Describe the bug
First of all, I am no expert. Please forgive me it the problem is an error of mine and not a bug.
I am trying to create a K nearest neighbors graph for 7,000,000+ points sitting in a 768 dimension space, with k=10.
Since a single GPU does not have enough RAM for the task, I reverted to the dask implementation of cuml nearest neighbors.
cuml.dask's kneighbors returns an erroneous index containing values much greater that the number of nodes in the graph.
Steps/Code to reproduce bug
import math
import numpy as np
import pandas as pd
from sklearn.datasets import make_blobs
from distributed import Client
import cupy as cp
import dask.array as da
from cuml.dask.neighbors import NearestNeighbors as cuDistNearestNeighbors
from dask_cuda import LocalCUDACluster
## This function construct the graph
def KNNGraph(df, k, client, metric='cosine', batch_size=524288, n_workers=8) :
chunk_size = math.ceil(df.shape[0]/n_workers)
## Create cudf object
da_df = da.from_array(df.to_numpy(dtype=np.float32), chunks=chunk_size)

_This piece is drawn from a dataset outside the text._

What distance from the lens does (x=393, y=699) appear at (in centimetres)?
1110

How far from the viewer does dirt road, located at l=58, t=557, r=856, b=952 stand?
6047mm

## Use k+1 because self loops are removed later
model = cuDistNearestNeighbors(client=client, n_neighbors=k+1, metric=metric, batch_size=batch_size)
model.fit(da_df)
## For some reasons I had to batchify calls to kneighbors due to an issue in cuml
## (https://github.com/rapidsai/cuml/issues/5056#issuecomment-1339626036).
## The 3 lines of code below should work in principle but didn't:
## distances, indices = model.kneighbors(da_df)
## indices = cp.asnumpy(indices)
## distances = cp.asnumpy(distances)
distances, indices = model.kneighbors(da_df[0:batch_size,:])
indices = cp.asnumpy(indices)
distances = cp.asnumpy(distances)
print(f"Max index; {indices.max()}") ##should be < df.shape[0]
for b in range(1, math.ceil(da_df.shape[0]/batch_size)) :
dist, ind = model.kneighbors(da_df[b*batch_size:min(da_df.shape[0], (b+1)*batch_size), :])
indices = np.concatenate([indices, cp.asnumpy(ind)], axis=0)
print(f"Max index: {indices.max()}")
distances = np.concatenate([distances, cp.asnumpy(dist)], axis=0)
return distances[:, 1:], indices[:, 1:]
## Generate data
df = pd.DataFrame(make_blobs(n_samples=7000000, centers=1, n_features=768, random_state=0)[0])
## Set up client
cluster = LocalCUDACluster(
protocol="ucx",
rmm_pool_size="1GB"
)
client = Client(cluster)
The last command producse the following system messages:
2023-01-26 17:32:09,234 - distributed.comm.ucx - WARNING - A CUDA context for device 0 (b'GPU-30a44e33-50f4-707f-dccc-e98b08e2cdf9') already exists on process ID 2654889. This is often the result of a CUDA-enabled library calling a CUDA runtime function before Dask-CUDA can spawn worker processes. Please make sure any such function calls don't happen at import time or in the global scope of a program.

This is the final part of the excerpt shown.